Other fighters of note on this card are 2016 Light Welterweight Rookie of year winner Ukyo Yoshigai (5-2, 4) and 2017 winner Marcus Smith (4-0-1, 4), though both men are up against relatively weak opponents and not each other, in what would have been a genuinely notable bout.
In Okyama we'll be able to see two really interesting match ups on the Japanese domestic scene, despite neither fight being a hugely significant one, for now.
The more interesting of those two bouts will see talented 22 year old Seigo Yuri Akui (11-1-1, 7) return to the ring since his first loss, to Junto Nakatani, and battle against the heavy handed Masamichi Yabuki (6-1, 6). The promising Akui was looking like a star in the making before running into the naturally bigger Nakatani last August and simply being out power by his foe. As for Yabuki he's a big puncher who lost in the 2016 Rookie of the year final, with that loss also coming to Junto Nakatani. It's clear both men will be looking for a statement win here, and a chance to work their way towards a rematch with Nakatani. This could be very exciting with both men having hands, and both looking to push themselves to a bigger and better fight.
The other bout of note on this card will see Kota Fujimoto (7-2-1, 2) battle against Shunji Nagata (11-16-2, 3). Coming in to this Fujimoto is ranked by the OPBF, and will be favoured here, but Nagata could be a banana skin, and certainly not be there to roll over though will be giving away significant size to Fujimoto.

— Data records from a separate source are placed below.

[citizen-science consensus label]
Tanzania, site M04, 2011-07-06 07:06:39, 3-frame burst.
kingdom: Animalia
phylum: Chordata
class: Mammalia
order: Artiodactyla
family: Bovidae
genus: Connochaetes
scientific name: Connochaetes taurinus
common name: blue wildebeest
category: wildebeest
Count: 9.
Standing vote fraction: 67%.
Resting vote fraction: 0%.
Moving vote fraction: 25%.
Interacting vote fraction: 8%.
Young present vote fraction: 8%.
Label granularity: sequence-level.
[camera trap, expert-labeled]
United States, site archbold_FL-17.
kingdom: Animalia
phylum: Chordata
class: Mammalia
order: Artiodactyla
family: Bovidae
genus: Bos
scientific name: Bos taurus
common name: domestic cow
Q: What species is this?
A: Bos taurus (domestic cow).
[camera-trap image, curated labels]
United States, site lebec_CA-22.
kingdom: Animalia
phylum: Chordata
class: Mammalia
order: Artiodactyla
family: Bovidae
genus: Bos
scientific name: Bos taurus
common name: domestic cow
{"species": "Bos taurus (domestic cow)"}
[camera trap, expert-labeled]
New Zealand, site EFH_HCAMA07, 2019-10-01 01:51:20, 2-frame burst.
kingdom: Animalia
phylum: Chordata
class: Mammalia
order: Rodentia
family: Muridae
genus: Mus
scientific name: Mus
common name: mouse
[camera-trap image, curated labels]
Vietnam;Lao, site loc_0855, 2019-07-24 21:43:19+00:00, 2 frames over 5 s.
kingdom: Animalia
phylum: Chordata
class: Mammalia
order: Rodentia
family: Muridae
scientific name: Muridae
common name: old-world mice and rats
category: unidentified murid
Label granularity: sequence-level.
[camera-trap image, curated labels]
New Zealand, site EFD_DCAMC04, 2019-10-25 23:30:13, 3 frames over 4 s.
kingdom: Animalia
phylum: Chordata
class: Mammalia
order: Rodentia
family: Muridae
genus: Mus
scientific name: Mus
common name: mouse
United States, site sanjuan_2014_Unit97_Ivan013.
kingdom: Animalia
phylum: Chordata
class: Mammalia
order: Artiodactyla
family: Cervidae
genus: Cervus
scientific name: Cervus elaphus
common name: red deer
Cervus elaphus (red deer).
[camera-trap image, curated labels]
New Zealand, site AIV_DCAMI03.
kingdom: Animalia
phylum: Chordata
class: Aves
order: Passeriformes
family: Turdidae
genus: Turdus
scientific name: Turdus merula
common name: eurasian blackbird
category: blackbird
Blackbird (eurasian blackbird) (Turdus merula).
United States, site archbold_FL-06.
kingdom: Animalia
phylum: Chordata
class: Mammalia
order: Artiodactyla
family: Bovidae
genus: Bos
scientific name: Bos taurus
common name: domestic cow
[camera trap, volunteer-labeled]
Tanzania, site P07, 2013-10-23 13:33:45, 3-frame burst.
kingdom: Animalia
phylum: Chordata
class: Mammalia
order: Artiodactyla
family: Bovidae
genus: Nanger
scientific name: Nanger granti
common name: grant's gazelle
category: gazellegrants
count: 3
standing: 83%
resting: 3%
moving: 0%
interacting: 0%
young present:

At the L-Theatre in Osaka fans will get a relatively notable card featuring several fighters with some form of ranking, and 3 bouts worthy of some note.
The main event will see OPBF ranked Super Flyweight Kenji Kihisa (8-3, 5) take on WBO Asia Pacific ranked fighter Shota Kawaguchi (21-9-1, 9). Coming in to this Kihisa is on a 3 fight stoppage run, including a career best win over Futa Akizuki which pushed him into the OPBF rankings. If we remove the run from Kihisa he doesn't have much else on his record, but the 27 year old does look like he is hitting his stride now. Kawaguchi is a former WBO Asia Pacific “Interim” champion, but has gone 4-5 in his last 9, including a stoppage last time out to Ryuichu Funai in a Japanese title fight. Kawaguchi needs a win to remain relevant whilst a victory for Kihisa will put him into the title mix, a really key bout at this regional level.
In a supporting bout fans will see OPBF ranked Super Flyweight Tatsuya Ikemizu (17-2, 7) take on Naoto Fujimoto (9-8-1, 4). The 25 year old Ikemizu has rebuilt well from losses to Mark John Yap and Jonas Sultan, scoring 4 straight wins, but this bout is a step up from the 4 Thai's he has faced over the last 18 months. Although a step up for Ikemizu from recent bouts, it's hard to imagine Fujimoto providing any sort of real test for the 2013 Rookie of the Year winner.
One other bout of note on this card will see Noboru Osato (8-6-4, 1) take on Takuya Yamamoto (8-8, 4) in a bout that both men really need to win. Osata has gone 3-3-1 in his last 7, including a close loss to Yuki String Kobayashi last time out, and really needs a win to give his career any sort of momentum. As for Yamamoto he has lost his last 2, including a 109 second blow out loss to Satoshi Shimizu, and has gone 2-5 in his last 7, showing just how much he needs another win.